Danny DeVito is My Muse

I don’t know anyone who doesn’t like Danny DeVito. What’s not to like? He’s tiny, and affable, and never afraid to be a little bit (or a lot) gross. I mean, have you seen The Gang Goes to a Waterpark episode of Always Sunny in Philadelphia? Or, Frank’s Little Beauties? And he’s been in everything, from the classic One Flew Over the Cuckoo’s Nest to the longest-running live action sitcom of all time (Always Sunny).

Still, Danny DeVito isn’t Jeff Bridges or Jack Nicholson. We all like Danny DeVito, but no one puts him in Oscar bait.

So, maybe it sounds strange for me to say that when it came to writing Neighborhood Watch, which by a series of extremely unlikely events is being traditionally published in April of 2024, Danny DeVito provided a primary source of inspiration.

First of all, when I was about ten years old and already knew I wanted to be a writer, my favorite movie about writers was Throw Mama from the Train. God, I love that movie.

In it, Larry (Billy Crystal), a writer whose ex-wife somehow stole his novel and used it to get herself famous, teaches creative writing at a community college. He suffers from writer’s block and daydreams about his wife’s demise. Owen (Danny DeVito), lives with his horrible mama (Anna Ramsey), and gets under Larry’s skin with his hack writing (“The man with the hat killed the other man with the hat”) and random usages of phrases Larry himself employs in his writing attempts (“The night was humid”). During a conversation, Owen misconstrues advice Larry is trying to give him about establishing motives in crime writing as a veiled request to kill his wife, in exchange for Larry killing Owen’s mama. Owen then embarks on meeting his end of the “deal,” and hilarity ensues. It’s a comic homage to Strangers on a Train, clips of which are shown in the movie.

There’s so much to love about this movie. (Anna Ramsey, who played Owen’s mother and was also in The Goonies, got an Oscar nod for her role). Billy Crystal and Danny DeVito are at their best, and they’re absolutely complementary in their personalities and demeanors. Danny DeVito is a would-be murderer, and he comes across as the sweetest guy ever. And Larry is crotchety, but he’s also kind and funny.

And the writing aspect! “A writer writes, always.” That was Larry’s mantra, despite the evil ex-wife, the writer’s block, and being dropped by his agent. He still wrote, because he had to. Because a writer always writes.

I have NEVER forgotten that expression, and in fact think of that often, because it’s true! I know it is because, despite eight books over ten years, three agents, and only one disappointing traditional publishing experience (NOT Neighborhood Watch), I have never stopped writing. Because, a writer writes, always.

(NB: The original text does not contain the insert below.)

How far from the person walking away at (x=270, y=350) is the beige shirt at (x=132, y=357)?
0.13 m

Second, there’s Drowning Mona. Drowning Mona, alas, is a much better concept than it is an actual movie. Danny DeVito plays a small town cop investigating the murder of Mona Dearly (played by Bette Midler, who is mean as a snake in that role), a task complicated by the fact that no one gives a crap that she’s dead and everyone has a different version of events that preceded her murder. Also, everyone drives Yugos for reasons unexplained. Still, despite an awesome cast –including also Casey Affleck, Neve Campbell, Jamie Lee Curtis, and Melissa McCarthy in an early role–Drowning Mona isn’t as fun as it could have been. Something in the execution doesn’t stick the landing, and I always dreamed about writing a book that did Drowning Mona right. A black comedy thriller where everyone’s version of events differs. Where the victims are such terrible people it’s fun to see them go.

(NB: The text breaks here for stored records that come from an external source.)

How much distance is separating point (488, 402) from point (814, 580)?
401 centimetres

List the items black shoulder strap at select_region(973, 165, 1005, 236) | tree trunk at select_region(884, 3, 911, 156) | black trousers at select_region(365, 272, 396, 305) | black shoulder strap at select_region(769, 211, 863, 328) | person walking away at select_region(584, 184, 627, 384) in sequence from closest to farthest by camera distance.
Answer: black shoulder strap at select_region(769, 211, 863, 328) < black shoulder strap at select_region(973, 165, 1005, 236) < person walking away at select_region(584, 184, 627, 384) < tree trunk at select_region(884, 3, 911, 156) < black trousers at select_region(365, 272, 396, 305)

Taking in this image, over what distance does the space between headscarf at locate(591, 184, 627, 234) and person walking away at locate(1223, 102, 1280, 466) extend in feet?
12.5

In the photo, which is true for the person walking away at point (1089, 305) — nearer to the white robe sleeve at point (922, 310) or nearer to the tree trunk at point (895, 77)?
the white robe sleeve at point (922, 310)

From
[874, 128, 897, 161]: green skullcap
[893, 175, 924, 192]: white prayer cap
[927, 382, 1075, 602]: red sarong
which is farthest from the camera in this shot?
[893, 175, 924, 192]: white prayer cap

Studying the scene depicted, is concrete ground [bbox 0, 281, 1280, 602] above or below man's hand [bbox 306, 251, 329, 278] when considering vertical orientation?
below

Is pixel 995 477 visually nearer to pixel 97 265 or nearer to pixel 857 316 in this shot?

Third, there’s Ruthless People. Also starring Danny DeVito and Bette Midler (a random coincidence), Bette Midler is kidnapped and ransomed by two people Danny DeVito screwed over in a business deal. Unfortunately for the hapless kidnappers, who are actually nice people, Sam (DeVito) is delighted at the idea of someone getting rid of his wife (Midler) for him. Ransom, shmanson. Go ahead and kill her! (The scene with him giggling over a bottle of bubbly and mumbling, “Bye, bye Barbara!” low enough so the cops can’t hear is classic). Ruthless People is fun for lots of reasons, but also because of how the good folks stick it to a bad egg by committing a crime. It’s forgivable, because he deserves it.

When I had my first call with my editor, to discuss publication (!!!! It’s been a year and I’m still not over it), he asked me about my writing background, and how I got the idea for Neighborhood Watch. As I told him, I realized that several major sources of inspiration led back to one little man with a huge presence and career. To him, I say, “THANK YOU, DANNY DEVITO!”